37Certains passages se donnent pour fondamentaux, comme les témoins centraux de l’entreprise fictionnelle vers lesquels chaque roman, chaque récit serait secrètement tourné : l’inavouable s’y loge de la façon la plus minimale possible, mais en un faisceau qui rayonne sur l’ensemble du texte. Dans L’Arrêt de mort, J. demande sa dernière piqûre. Elle tient sa main crispée sur celle du narrateur lorsqu’il injecte le produit mortel. Commence un terrible face-à-face. Après lui avoir souri, elle garde les yeux fixés sur lui. Le texte impose ce regard avec force et nous invite à imaginer qu’il s’est en cet instant éternisé. La fiction arrache l’événement à lui-même et le tient hors de lui jusqu’à le perpétuer à l’infini : « le regard dure encore » ; le texte suggère en même temps le malheur d’un arrêt plus que probable :
Je pourrais ajouter que, pendant ces instants, J. continua à me regarder avec le même regard affectueux et consentant et que ce regard dure encore, mais ce n’est malheureusement pas sûr34.

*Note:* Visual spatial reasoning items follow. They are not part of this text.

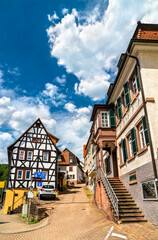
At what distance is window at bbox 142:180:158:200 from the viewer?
8.96 m

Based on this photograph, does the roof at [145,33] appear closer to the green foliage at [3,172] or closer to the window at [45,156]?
the window at [45,156]

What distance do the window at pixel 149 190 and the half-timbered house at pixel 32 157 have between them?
17.4m

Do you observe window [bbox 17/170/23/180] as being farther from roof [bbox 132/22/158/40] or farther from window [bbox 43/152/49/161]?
roof [bbox 132/22/158/40]

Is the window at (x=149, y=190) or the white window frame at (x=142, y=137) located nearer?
the window at (x=149, y=190)

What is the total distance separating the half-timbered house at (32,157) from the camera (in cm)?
2539

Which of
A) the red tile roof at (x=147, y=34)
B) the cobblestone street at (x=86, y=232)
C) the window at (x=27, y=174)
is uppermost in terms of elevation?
the red tile roof at (x=147, y=34)

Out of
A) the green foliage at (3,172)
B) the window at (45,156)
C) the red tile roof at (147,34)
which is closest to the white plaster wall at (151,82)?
the red tile roof at (147,34)

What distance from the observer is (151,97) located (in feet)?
33.4

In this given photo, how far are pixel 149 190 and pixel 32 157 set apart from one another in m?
20.4

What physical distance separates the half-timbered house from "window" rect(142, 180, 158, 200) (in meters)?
17.4

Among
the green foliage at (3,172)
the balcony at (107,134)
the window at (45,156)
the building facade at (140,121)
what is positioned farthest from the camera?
the green foliage at (3,172)

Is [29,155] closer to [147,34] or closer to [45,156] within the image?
[45,156]

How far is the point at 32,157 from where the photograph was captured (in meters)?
27.1

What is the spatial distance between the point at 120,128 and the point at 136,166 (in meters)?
4.16
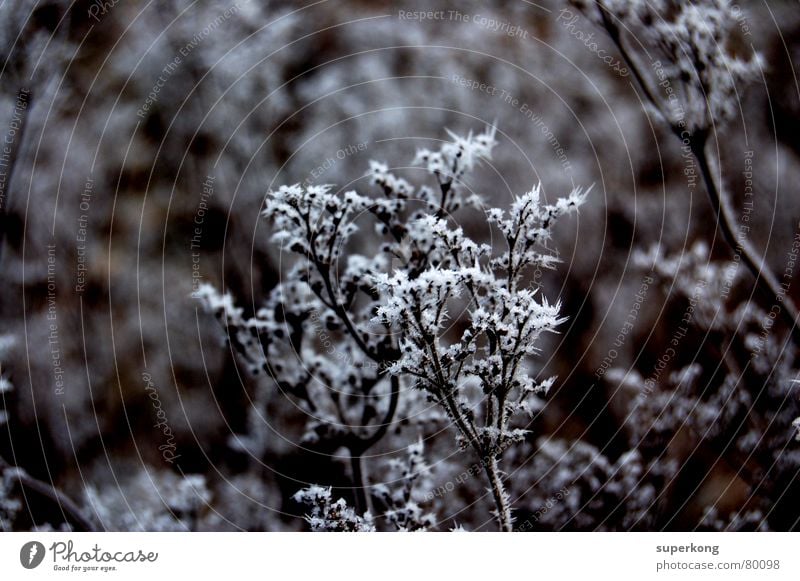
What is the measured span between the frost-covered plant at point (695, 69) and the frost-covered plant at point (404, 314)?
32 centimetres

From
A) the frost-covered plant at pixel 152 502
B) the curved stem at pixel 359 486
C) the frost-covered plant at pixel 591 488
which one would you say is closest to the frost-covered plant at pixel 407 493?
the curved stem at pixel 359 486

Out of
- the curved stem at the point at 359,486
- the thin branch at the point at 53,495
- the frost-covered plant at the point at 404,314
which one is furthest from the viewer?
the thin branch at the point at 53,495

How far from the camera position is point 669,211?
3.67 feet

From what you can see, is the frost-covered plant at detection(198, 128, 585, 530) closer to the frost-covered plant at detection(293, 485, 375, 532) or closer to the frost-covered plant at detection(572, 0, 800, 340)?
the frost-covered plant at detection(293, 485, 375, 532)

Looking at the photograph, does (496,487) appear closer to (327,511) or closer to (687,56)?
(327,511)

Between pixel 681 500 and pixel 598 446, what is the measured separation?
0.60 feet

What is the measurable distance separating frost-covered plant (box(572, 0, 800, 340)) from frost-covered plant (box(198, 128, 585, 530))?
1.05 feet

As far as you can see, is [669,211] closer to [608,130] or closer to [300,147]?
[608,130]

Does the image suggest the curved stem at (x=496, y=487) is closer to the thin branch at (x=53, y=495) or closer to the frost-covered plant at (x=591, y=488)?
the frost-covered plant at (x=591, y=488)

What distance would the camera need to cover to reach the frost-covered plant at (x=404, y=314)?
0.76 m

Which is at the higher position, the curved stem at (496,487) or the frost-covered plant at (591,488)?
the curved stem at (496,487)

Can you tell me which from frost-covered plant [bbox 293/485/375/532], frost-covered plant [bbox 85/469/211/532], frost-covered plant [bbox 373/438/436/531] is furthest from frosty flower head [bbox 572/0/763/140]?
frost-covered plant [bbox 85/469/211/532]

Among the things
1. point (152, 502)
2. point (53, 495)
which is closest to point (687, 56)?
point (152, 502)
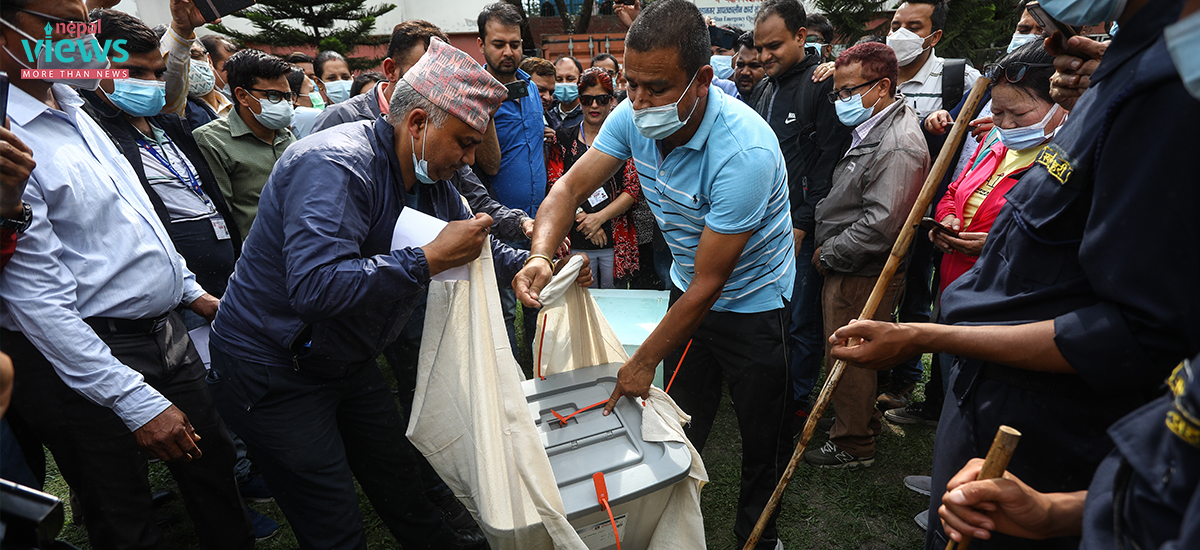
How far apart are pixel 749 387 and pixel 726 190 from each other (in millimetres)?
842

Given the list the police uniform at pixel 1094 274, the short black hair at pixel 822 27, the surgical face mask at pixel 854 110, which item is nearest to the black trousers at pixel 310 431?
the police uniform at pixel 1094 274

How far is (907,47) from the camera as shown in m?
4.30

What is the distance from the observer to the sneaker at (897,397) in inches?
159

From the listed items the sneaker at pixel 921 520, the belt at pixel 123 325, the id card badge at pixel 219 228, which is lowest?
the sneaker at pixel 921 520

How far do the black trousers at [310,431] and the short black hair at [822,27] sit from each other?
504cm

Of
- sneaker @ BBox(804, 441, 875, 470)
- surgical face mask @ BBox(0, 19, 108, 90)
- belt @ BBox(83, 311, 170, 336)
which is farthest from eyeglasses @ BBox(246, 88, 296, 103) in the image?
sneaker @ BBox(804, 441, 875, 470)

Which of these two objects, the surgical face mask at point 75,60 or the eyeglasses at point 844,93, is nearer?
the surgical face mask at point 75,60

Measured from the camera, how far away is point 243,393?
2.10 metres

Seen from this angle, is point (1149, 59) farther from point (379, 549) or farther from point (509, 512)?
point (379, 549)

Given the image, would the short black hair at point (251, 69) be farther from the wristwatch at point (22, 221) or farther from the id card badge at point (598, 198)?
the wristwatch at point (22, 221)

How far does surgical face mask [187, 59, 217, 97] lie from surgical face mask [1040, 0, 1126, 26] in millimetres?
5216

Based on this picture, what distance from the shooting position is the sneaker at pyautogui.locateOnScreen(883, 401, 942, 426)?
3.86 m

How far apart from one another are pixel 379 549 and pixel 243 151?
2540 mm

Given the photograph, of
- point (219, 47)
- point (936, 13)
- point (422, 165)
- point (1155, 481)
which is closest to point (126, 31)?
point (422, 165)
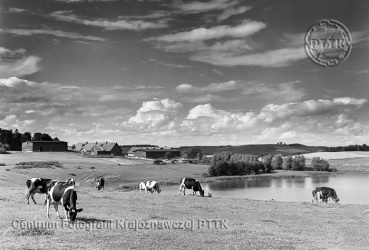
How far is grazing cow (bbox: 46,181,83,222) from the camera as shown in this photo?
16.8 metres

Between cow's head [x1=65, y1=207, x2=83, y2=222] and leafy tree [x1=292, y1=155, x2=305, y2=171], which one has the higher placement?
cow's head [x1=65, y1=207, x2=83, y2=222]

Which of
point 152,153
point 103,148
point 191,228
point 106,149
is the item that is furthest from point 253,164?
point 191,228

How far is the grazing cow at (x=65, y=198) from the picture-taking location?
55.2 ft

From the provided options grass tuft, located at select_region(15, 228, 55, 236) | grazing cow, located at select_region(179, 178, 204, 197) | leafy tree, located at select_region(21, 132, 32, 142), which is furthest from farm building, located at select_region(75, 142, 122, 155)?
grass tuft, located at select_region(15, 228, 55, 236)

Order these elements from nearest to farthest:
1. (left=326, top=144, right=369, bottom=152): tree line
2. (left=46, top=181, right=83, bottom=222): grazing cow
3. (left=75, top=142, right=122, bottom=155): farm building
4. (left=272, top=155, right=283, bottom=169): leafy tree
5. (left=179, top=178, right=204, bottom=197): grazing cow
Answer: (left=46, top=181, right=83, bottom=222): grazing cow, (left=179, top=178, right=204, bottom=197): grazing cow, (left=272, top=155, right=283, bottom=169): leafy tree, (left=75, top=142, right=122, bottom=155): farm building, (left=326, top=144, right=369, bottom=152): tree line

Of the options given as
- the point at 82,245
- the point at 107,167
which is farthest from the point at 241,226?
the point at 107,167

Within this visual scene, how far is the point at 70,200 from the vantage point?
17.3m

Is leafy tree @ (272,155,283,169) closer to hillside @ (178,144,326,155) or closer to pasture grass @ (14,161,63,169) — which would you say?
hillside @ (178,144,326,155)

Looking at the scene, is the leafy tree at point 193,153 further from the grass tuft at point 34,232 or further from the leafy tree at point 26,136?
the grass tuft at point 34,232

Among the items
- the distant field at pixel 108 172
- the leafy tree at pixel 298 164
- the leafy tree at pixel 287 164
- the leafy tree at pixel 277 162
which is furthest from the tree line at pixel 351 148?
the distant field at pixel 108 172

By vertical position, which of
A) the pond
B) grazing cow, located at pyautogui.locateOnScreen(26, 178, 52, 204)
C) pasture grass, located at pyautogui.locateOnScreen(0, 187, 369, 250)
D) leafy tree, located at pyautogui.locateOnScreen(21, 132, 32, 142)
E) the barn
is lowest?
the pond

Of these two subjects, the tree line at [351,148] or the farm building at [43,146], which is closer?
the farm building at [43,146]

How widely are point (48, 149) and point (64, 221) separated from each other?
368 ft

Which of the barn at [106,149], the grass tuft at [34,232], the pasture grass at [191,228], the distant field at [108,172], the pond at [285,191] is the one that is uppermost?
the barn at [106,149]
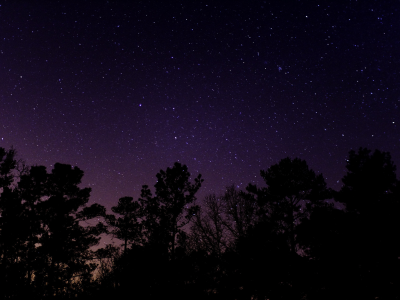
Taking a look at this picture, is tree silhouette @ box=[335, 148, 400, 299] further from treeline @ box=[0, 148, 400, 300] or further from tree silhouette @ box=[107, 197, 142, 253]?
tree silhouette @ box=[107, 197, 142, 253]

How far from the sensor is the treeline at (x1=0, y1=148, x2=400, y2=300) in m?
7.46

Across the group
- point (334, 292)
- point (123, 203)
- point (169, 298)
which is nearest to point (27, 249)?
point (123, 203)

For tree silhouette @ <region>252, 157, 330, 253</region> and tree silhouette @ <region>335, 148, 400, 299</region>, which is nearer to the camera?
tree silhouette @ <region>335, 148, 400, 299</region>

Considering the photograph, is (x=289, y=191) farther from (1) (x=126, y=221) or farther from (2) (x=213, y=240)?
(1) (x=126, y=221)

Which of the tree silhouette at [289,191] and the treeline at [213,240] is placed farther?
the tree silhouette at [289,191]

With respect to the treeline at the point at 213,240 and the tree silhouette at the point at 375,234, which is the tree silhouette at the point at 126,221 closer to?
the treeline at the point at 213,240

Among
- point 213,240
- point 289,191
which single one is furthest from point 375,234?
point 213,240

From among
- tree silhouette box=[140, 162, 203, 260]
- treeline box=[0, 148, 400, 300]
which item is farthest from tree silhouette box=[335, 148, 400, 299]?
tree silhouette box=[140, 162, 203, 260]

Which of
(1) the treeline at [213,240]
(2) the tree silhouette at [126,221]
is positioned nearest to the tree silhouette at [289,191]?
(1) the treeline at [213,240]

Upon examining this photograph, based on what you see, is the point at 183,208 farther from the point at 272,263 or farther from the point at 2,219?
the point at 272,263

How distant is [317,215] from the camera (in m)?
12.3

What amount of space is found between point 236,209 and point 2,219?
17940 millimetres

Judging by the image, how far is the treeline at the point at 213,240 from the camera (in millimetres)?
7461

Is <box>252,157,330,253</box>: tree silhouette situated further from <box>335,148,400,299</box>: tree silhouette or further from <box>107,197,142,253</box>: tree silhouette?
<box>107,197,142,253</box>: tree silhouette
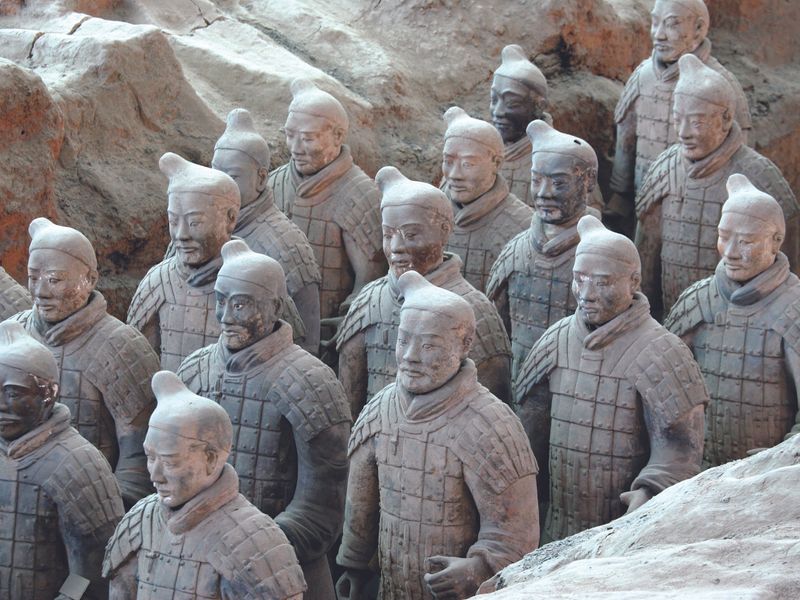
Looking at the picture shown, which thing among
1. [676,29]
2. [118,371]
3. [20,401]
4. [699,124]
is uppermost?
[676,29]

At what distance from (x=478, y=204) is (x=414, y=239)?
3.59ft

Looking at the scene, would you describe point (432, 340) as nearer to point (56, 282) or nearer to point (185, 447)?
point (185, 447)

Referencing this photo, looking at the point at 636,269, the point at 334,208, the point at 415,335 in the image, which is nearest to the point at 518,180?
A: the point at 334,208

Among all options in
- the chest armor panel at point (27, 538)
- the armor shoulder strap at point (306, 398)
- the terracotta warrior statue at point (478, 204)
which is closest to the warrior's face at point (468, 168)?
the terracotta warrior statue at point (478, 204)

38Dans Au moment voulu, Judith, enfermée dans un appartement, laisse son regard passer par les fenêtres cherchant un point d’appui à l’extérieur, sur la surface neigeuse qui, seule, capte encore ses yeux. Elle est alors ravie à elle-même, se perdant au-dehors : et bientôt elle s’effondre entre les bras du narrateur, marquant en cet instant ce qui assure l’événement inoubliable du récit. Tout comme le pouls de J. s’éparpille, le corps de Judith se décompose : la puissance du regard se retrouve ici, dans les yeux avides de la jeune femme, prolongée en la force d’un rêve :
C’est sur moi que ce corps de rêve s’était décomposé, je l’avais tenu entre mes bras, j’avais éprouvé sa force, la force d’un rêve, d’une douceur désespérée, vaincue et toujours persévérante, telle que seul pouvait me la communiquer un être aux yeux avides35.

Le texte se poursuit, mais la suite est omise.